– С кем? Фамилия, имя.
– Боря, Борис Пепперштейн. Он уже больше года как в Америке. Так вот мы с ним поспорили – как сейчас помню – на ящик коньяка, что он сможет выехать оттуда без каких-либо проблем, даже не помяв крылья.
Гретинский сделал интригующую паузу.
– Ну и? – Спросил я, будто бы мы сидели за столиком в пивной, травили друг другу байки и самым интересным в этой жизни был для меня исход их спора.
– Разумеется, – самодовольно ответил Гретинский, – весь коньяк достался мне. Не говоря уже о починке машины, проведенной за его счет.
Я понимающе хмыкнул. Вообще, допрашивать Гретинского было куда приятнее, чем среднестатистического подследственного. Он очень хорошо держался и производил впечатление человека здравомыслящего и незакомплексованного. Поймав себя на этой мысли, я подумал, что Жеглов за такие мысли вышвырнул бы меня из Управления, не задумываясь. Ну а что мне оставалось делать? Помимо банального оправдания в том, что следователь, дескать, тоже человек, хотел бы добавить, что не просто человек, а человек, который большую часть времени контактирует с отнюдь не самыми лучшими представителями общества и, конечно, при первом же случае позволяет себе немного расслабиться – невозможно непрерывно играть роль самого принципиального и строгого человека на земле.
– Что вы сделали, поставив машину?
– Направился домой. Прихватил с собой один кулек с апельсинами и еще какой-то ерундой – за остальным я собирался вернуться с Мариной – и направился домой. Вошел в подъезд, вызвал лифт, доехал до своей квартиры… – Гретинский на секунду задумался. – Да, дверь оказалась незапертой – плотно притворенной, но не запертой – сразу почувствовав неладное, я вошел в квартиру и, пройдя в комнату, увидел…
– Силина? – Неожиданно для самого себя выпалил я.
– Кого? – Искренне удивился Гретинский.
– Вашего соседа.
– А-а, вы опять. Нет. Я и в лицо-то своих соседей плохо знаю, а по фамилиям и подавно. Никакого Силина там не было. Там была только Марина. Думаю, в том самом виде, в каком ее обнаружили вы.
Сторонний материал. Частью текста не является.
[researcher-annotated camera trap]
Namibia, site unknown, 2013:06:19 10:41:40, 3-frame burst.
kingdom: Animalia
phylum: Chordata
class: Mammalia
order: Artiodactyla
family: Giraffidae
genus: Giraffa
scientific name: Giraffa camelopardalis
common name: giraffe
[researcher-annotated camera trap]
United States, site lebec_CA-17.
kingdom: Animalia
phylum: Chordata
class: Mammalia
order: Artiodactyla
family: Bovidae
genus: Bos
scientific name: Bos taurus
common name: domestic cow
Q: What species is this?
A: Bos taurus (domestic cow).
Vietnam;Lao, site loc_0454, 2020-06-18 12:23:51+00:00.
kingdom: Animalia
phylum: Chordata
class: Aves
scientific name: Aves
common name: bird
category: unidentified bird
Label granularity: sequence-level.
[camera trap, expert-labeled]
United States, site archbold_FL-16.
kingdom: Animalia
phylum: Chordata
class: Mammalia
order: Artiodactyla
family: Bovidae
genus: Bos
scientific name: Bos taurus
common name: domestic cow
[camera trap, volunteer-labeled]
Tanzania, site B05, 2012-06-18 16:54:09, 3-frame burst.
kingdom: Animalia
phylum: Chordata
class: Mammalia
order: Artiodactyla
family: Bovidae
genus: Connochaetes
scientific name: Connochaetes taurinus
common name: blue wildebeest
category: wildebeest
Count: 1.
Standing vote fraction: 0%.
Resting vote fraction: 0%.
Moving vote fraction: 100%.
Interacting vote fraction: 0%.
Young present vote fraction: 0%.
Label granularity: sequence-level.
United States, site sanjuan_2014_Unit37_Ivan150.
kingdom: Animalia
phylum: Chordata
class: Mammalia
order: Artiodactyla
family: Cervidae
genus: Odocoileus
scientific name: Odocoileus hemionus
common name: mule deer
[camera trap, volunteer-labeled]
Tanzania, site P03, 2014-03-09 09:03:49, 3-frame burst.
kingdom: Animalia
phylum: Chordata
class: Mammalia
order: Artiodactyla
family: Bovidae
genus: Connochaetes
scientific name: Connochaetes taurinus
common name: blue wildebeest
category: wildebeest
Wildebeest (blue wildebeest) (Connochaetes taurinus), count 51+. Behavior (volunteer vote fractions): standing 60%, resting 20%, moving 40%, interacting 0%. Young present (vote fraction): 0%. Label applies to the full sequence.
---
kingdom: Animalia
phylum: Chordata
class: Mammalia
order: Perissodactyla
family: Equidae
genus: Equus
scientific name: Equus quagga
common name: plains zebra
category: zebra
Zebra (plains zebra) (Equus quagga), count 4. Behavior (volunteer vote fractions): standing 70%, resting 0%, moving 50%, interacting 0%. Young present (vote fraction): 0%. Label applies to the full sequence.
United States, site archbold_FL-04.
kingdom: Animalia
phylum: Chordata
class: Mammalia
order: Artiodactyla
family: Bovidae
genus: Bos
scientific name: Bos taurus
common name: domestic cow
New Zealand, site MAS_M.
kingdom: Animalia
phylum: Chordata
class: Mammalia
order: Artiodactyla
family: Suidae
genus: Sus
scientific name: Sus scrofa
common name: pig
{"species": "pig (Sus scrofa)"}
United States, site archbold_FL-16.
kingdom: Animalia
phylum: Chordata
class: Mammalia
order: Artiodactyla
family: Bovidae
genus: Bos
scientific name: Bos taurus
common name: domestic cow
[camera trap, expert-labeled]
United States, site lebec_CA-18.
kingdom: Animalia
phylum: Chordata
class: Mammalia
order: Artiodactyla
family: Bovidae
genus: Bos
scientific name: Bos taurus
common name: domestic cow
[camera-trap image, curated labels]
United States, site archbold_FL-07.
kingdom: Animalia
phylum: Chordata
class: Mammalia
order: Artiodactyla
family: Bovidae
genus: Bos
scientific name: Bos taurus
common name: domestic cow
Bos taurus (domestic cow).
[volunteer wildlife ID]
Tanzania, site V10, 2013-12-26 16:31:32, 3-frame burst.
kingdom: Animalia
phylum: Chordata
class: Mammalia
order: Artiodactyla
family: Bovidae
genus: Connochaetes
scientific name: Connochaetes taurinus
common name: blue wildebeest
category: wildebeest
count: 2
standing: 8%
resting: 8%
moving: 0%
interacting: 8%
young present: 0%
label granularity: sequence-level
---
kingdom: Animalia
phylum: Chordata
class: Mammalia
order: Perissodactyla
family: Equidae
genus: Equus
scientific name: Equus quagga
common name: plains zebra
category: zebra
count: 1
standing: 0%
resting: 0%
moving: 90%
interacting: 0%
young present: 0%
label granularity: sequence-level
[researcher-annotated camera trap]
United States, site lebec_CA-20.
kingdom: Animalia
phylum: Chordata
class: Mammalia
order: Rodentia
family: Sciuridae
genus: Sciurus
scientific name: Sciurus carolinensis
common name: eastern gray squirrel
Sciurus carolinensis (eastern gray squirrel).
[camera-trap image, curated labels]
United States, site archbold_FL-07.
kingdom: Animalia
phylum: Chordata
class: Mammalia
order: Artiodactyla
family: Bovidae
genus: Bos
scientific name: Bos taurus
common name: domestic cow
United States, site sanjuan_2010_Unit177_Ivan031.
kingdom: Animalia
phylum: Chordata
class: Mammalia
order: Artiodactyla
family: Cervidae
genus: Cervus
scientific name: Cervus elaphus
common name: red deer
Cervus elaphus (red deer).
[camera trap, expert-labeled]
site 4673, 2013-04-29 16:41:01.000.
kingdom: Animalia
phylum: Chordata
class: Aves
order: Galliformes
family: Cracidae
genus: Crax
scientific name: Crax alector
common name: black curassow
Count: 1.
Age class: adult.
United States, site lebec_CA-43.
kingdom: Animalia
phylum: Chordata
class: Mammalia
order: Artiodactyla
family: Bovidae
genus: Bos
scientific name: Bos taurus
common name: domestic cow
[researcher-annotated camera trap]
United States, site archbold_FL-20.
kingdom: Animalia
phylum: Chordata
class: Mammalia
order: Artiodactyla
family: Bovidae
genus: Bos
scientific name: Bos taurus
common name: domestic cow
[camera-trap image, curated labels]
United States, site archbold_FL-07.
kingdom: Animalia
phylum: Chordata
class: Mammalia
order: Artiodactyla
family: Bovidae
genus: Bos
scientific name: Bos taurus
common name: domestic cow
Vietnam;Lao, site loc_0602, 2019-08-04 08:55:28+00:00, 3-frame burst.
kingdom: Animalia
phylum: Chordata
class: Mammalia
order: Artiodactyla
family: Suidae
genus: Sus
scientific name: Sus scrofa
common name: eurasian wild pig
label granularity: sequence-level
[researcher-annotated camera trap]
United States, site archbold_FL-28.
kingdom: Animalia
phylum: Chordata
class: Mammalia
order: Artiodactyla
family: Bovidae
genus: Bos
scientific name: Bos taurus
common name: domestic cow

– Все-таки опишите, что вы конкретно увидели.
– Признаться, мне это сделать не так-то просто… вы, надеюсь, меня понимаете…
– Да, понимаю. Но задавать людям подобные вопросы – неотъемлемая часть моей работы и моего служебного долга.
– М-да, долга. Ну что же…
Я заметил, как Гретинский напрягся, как побелели костяшки плотно стиснутых пальцев.
– Марина… Она была одета не совсем обычно… Она редко одевалась так дома… В строгую серую юбку, блузку и жакет… На ней были туфли, хотя обычно она ходит дома босиком – у нас, вы видели, везде ковры и циновки – или в самом крайнем случае, в тапочках… Она лежала лицом вниз на кровати… Затылок был страшно изуродован… Кругом была кровь… Не знаю, сколько времени я простоял над нею…
– Достаточно, – подчеркнуто строго сказал я, поскольку не хватало еще, чтобы Гретинский ударился в истерику. – Почему вы сразу же не позвонили нам?
– А что, вы смогли бы ее воскресить? – Глухо спросил Гретинский, не подымая головы.
Железная аргументация.
– Не ерничайте, Гретинский. Тот факт, что вы не сообщили о случившемся в милицию, является одной из серьезнейших косвенных улик против вас, поэтому потрудитесь осветить этот вопрос как можно подробнее.
– Хорошо, извините, я погорячился. Я лишь хотел сказать, что в тот момент я был чудовищно потрясен тем, что Марины больше нет. И я, конечно же, был напуган. Вы, конечно, понимаете, что мы с Мариной были далеко не самыми бедными людьми и попытка вооруженного ограбления или убийство по каким-то финансовым мотивам всегда представляли для нас вполне реальную угрозу. Согласитесь, убийца мог быть где-то поблизости и как только я осознал, что могу стать второй его жертвой, я сразу же поспешил покинуть квартиру. Не доверяя лифту, я быстро сбежал по лестнице, вышел быстрым шагом на улицу и, изо всех сил стараясь не сорваться на бег, направился к машине. И я поехал буквально куда глаза глядят, чтобы хоть немного успокоиться и обдумать свои дальнейшие действия. Спустя некоторое время я все-таки пришел к выводу, что надо позвонить в милицию, но когда я наконец отыскал работающий телефон-автомат, меня взяли ваши костоправы. Вот и все.
– То есть вы, с одной стороны, утверждаете, что находились в состоянии сильного нервного потрясения, а с другой – что смогли все-таки вывести машину из этой вашей противоугонной ловушки и потом разъезжали на ней по городу, как ни в чем не бывало?